» **Exercício proposto**:
Pode reescrever as entradas da linha com "How far does" até o fim das entradas, trocando "traffic light" por "stoplight" e mantendo todo o resto igual?

★ ★ ★

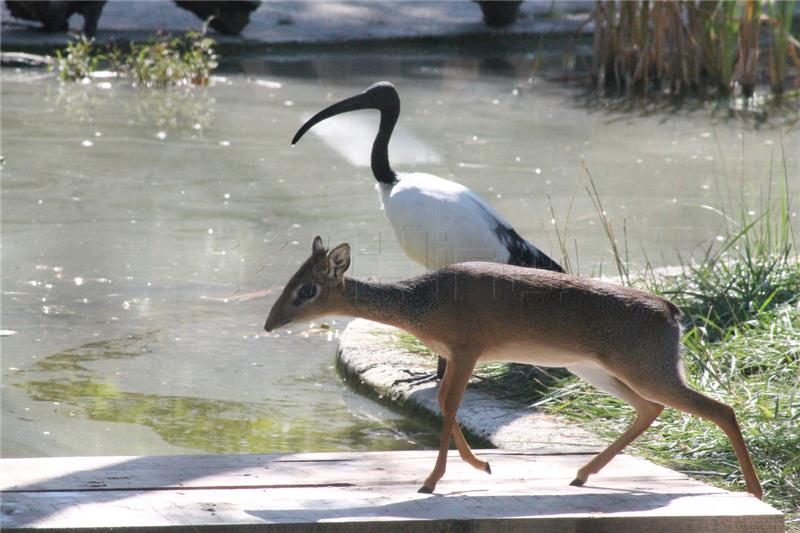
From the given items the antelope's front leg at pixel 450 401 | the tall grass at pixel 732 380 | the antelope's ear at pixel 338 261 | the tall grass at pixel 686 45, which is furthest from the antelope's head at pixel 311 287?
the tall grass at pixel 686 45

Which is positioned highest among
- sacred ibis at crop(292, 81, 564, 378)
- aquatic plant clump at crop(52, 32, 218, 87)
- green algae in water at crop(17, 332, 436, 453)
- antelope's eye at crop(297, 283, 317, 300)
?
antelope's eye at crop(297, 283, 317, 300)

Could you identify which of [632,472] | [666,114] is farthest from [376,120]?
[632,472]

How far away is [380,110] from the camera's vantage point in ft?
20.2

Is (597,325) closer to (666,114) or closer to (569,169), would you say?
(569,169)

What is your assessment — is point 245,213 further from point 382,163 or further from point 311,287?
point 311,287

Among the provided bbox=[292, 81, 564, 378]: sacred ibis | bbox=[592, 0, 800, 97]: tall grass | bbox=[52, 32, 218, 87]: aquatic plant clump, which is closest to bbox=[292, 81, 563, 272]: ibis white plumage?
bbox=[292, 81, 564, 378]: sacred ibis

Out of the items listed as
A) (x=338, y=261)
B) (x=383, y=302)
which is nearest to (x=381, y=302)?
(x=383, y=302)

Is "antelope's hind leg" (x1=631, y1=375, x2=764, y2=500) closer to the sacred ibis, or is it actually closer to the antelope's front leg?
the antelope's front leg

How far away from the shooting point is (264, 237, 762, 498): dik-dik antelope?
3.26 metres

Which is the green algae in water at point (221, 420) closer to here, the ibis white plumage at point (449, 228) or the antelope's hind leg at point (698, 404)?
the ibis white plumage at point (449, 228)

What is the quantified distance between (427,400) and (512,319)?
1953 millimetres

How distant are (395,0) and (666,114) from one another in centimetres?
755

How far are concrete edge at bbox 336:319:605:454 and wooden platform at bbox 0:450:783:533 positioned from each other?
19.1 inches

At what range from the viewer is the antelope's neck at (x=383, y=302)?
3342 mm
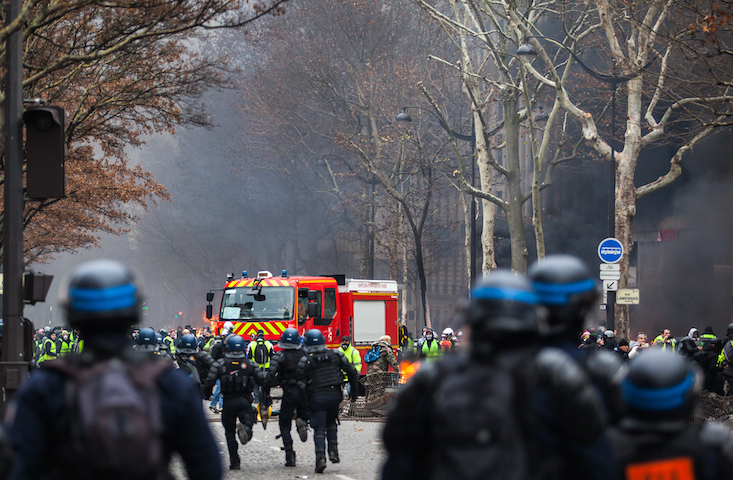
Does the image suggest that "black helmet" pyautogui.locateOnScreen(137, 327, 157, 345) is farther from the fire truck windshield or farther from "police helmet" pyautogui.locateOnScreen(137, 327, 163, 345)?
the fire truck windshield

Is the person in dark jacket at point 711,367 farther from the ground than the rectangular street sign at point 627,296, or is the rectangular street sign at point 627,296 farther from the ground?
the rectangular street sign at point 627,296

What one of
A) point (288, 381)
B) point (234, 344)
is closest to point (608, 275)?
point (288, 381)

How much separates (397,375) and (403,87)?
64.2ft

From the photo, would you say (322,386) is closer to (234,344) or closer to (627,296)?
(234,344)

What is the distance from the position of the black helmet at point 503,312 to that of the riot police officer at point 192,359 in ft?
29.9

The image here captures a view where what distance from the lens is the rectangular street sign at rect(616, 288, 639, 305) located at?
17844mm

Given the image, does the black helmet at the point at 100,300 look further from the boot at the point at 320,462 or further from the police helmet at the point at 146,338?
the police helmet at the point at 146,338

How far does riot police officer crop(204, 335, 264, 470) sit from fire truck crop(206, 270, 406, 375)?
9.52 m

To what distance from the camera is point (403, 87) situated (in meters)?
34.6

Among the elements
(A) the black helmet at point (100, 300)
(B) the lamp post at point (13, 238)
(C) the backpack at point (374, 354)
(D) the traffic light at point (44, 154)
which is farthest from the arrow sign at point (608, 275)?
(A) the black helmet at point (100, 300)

★ ★ ★

» **Resposta completa**:
How far does riot police officer crop(204, 335, 264, 470) sit from fire truck crop(206, 270, 406, 375)?
9.52 m

To what distance from the camera is point (403, 87) situated (in meters)?
34.6

Among the elements
(A) the black helmet at point (100, 300)
(B) the lamp post at point (13, 238)
(C) the backpack at point (374, 354)
(D) the stoplight at point (44, 154)
which is farthest from the arrow sign at point (608, 275)?
(A) the black helmet at point (100, 300)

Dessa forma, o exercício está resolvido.